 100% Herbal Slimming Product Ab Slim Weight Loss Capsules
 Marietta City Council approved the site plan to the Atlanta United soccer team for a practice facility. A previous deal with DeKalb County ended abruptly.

---

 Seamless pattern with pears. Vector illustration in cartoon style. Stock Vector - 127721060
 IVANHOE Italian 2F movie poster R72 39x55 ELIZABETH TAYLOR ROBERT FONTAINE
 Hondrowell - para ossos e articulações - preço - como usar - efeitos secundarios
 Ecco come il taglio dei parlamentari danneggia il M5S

### Action item
Send back an exact copy of only the lines from the line with "IVANHOE Italian 2F" up to and including the line with "Ecco come il" in the data above.

### Response box
 IVANHOE Italian 2F movie poster R72 39x55 ELIZABETH TAYLOR ROBERT FONTAINE
 Hondrowell - para ossos e articulações - preço - como usar - efeitos secundarios
 Ecco come il taglio dei parlamentari danneggia il M5S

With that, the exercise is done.